**LESETEXT**.
* * * * * * * * *

Der Vater der polnischen Wirtschaftsreformen der Wendezeit und Galionsfigur der Liberalen Leszek Balcerowicz meinte jüngst in einem Interview für die Gazeta Wyborcza auf die Frage, wie man den Schwachen in der Gesellschaft helfen könnte: "Wenn sich jemand die Ohren abfrieren will, können wir es ihm nicht verbieten." Er bezeichnet die Müllverträge als antikapitalistische Propaganda. Der für seine scharfe Zunge bekannte PO-Politiker Stefan Niesiolowski kommentierte vor zwei Jahren die Statistik, wonach fast eine Million Kinder in Polen unterernährt seien, mit den Worten: "Das ist unmöglich. Früher haben wir Ampfer am Straßenrand und Früchte von den herumstehenden Bäumen gesammelt und wir waren alle satt. Warum tut das niemand mehr?" Viele Gebiete, vor allem im Osten des Landes, haben vom Boom der Großstädte ebenfalls weniger profitiert, die Arbeitslosigkeit an der "Ostwand" blieb hoch, die Jungen verließen das Land massenhaft Richtung Westen. Wlodzimierz Karpinski, der Schatzminister in der Regierung Tusk, sagte in einem abgehörten Gespräch zu Strukturfonds für die Entwicklung des Ostens: "Scheiß auf Ostpolen." Es sind auch viele verarmte Ostpolen, die der PiS ihre Stimme gaben.

* * * * * * * * *

**AUFGABE**. Schreibe den obigen Lesetext über Armut und Politik in Polen vollständig und unverändert ab.

* * * * * * * * *

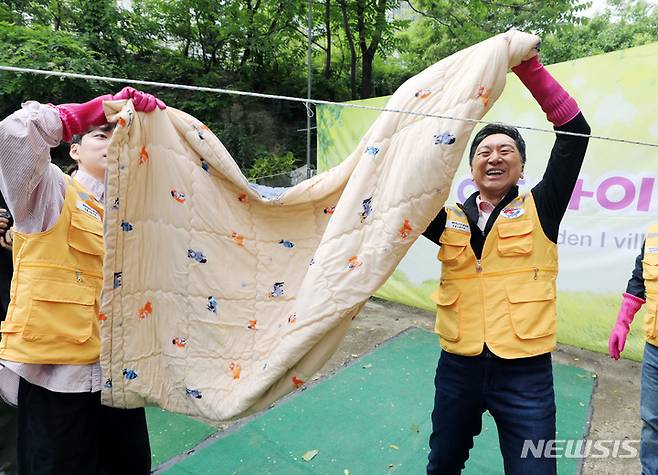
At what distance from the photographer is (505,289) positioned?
1310mm

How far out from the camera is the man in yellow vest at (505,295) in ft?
4.14

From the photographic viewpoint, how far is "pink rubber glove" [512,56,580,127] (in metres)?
1.26

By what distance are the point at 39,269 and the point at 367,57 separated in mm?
7217

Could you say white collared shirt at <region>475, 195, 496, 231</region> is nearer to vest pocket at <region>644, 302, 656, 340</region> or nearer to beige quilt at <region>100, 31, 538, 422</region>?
beige quilt at <region>100, 31, 538, 422</region>

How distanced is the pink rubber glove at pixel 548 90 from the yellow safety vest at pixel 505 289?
259 millimetres

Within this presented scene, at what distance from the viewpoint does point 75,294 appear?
119 centimetres

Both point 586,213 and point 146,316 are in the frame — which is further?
point 586,213

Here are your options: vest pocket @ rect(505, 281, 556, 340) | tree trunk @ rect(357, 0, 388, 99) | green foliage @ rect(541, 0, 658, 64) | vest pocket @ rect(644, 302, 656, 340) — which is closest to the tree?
tree trunk @ rect(357, 0, 388, 99)

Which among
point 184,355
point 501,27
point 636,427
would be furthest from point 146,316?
point 501,27

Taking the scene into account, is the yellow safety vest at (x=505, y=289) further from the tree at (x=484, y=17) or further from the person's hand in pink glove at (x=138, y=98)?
the tree at (x=484, y=17)

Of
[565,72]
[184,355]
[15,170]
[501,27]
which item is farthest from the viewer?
[501,27]

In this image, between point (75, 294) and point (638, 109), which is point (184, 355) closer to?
point (75, 294)

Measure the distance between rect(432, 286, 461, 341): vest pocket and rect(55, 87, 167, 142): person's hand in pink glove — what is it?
41.9 inches

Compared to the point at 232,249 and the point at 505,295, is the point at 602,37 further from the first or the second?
the point at 232,249
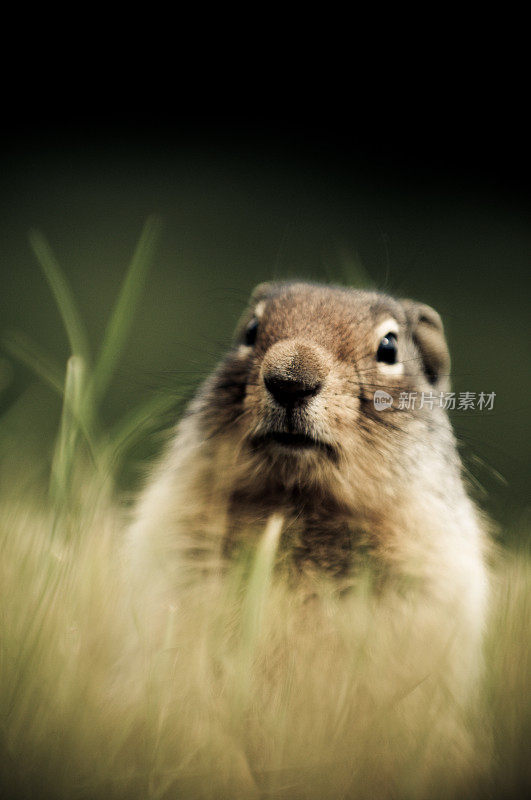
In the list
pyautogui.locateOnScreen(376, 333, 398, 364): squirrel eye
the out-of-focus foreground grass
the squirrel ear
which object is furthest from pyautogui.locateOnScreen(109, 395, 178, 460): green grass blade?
the squirrel ear

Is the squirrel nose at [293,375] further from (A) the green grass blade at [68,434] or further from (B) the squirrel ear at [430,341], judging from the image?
(B) the squirrel ear at [430,341]

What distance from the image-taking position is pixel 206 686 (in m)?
0.64

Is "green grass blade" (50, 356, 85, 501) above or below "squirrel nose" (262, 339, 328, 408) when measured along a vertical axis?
below

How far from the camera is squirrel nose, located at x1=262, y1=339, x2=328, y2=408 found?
78 centimetres

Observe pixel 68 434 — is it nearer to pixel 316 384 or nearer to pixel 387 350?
pixel 316 384

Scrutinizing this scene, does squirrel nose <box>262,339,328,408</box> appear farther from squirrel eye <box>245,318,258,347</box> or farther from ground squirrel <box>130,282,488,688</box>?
squirrel eye <box>245,318,258,347</box>

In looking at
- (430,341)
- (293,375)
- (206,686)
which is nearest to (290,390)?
(293,375)

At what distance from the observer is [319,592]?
771 mm

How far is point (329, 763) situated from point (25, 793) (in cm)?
26

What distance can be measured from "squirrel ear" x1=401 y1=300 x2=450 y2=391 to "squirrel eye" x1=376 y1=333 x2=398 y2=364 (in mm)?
194

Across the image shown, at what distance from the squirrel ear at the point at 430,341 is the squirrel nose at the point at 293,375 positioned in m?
0.44

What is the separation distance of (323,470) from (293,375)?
13cm

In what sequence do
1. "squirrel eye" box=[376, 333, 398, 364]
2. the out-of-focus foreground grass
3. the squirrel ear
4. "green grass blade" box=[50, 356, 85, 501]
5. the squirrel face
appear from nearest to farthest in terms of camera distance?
the out-of-focus foreground grass, "green grass blade" box=[50, 356, 85, 501], the squirrel face, "squirrel eye" box=[376, 333, 398, 364], the squirrel ear

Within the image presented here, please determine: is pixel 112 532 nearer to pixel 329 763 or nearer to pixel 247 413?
pixel 247 413
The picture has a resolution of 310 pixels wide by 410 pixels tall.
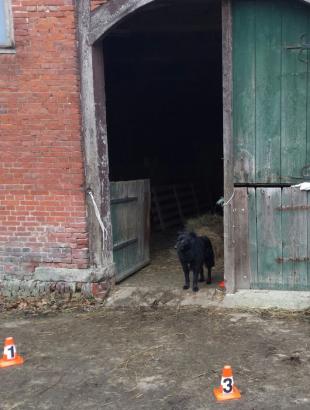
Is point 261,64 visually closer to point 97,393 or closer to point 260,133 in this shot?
point 260,133

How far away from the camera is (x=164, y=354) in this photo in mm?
4977

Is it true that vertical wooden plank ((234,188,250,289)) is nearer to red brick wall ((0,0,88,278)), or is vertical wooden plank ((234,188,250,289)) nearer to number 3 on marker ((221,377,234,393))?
red brick wall ((0,0,88,278))

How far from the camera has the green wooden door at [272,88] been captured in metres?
5.98

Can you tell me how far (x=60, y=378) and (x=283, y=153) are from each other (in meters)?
3.75

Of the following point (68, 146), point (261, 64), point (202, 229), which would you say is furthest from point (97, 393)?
point (202, 229)

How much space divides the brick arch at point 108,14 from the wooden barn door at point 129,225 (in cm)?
209

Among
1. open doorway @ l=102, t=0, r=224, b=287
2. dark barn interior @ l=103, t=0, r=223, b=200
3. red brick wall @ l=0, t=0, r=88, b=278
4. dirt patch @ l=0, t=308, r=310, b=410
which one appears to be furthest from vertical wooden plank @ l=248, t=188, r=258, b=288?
dark barn interior @ l=103, t=0, r=223, b=200

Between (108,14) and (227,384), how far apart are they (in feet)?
15.4

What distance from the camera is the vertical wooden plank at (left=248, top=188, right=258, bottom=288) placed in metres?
6.30

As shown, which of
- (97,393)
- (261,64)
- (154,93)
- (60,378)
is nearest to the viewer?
(97,393)

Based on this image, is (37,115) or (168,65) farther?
(168,65)

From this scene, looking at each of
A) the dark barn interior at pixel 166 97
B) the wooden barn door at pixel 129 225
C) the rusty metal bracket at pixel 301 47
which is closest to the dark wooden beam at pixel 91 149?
the wooden barn door at pixel 129 225

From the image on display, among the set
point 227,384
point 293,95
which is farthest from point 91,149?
point 227,384

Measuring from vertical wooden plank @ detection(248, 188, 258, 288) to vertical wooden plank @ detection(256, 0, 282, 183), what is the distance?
0.83 ft
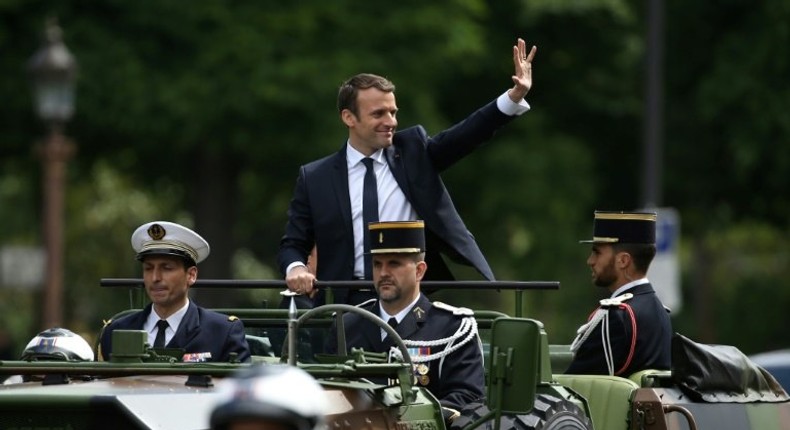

* * * * * * * * *

**RICHTIGE ANTWORT**.
Der Vater der polnischen Wirtschaftsreformen der Wendezeit und Galionsfigur der Liberalen Leszek Balcerowicz meinte jüngst in einem Interview für die Gazeta Wyborcza auf die Frage, wie man den Schwachen in der Gesellschaft helfen könnte: "Wenn sich jemand die Ohren abfrieren will, können wir es ihm nicht verbieten." Er bezeichnet die Müllverträge als antikapitalistische Propaganda. Der für seine scharfe Zunge bekannte PO-Politiker Stefan Niesiolowski kommentierte vor zwei Jahren die Statistik, wonach fast eine Million Kinder in Polen unterernährt seien, mit den Worten: "Das ist unmöglich. Früher haben wir Ampfer am Straßenrand und Früchte von den herumstehenden Bäumen gesammelt und wir waren alle satt. Warum tut das niemand mehr?" Viele Gebiete, vor allem im Osten des Landes, haben vom Boom der Großstädte ebenfalls weniger profitiert, die Arbeitslosigkeit an der "Ostwand" blieb hoch, die Jungen verließen das Land massenhaft Richtung Westen. Wlodzimierz Karpinski, der Schatzminister in der Regierung Tusk, sagte in einem abgehörten Gespräch zu Strukturfonds für die Entwicklung des Ostens: "Scheiß auf Ostpolen." Es sind auch viele verarmte Ostpolen, die der PiS ihre Stimme gaben.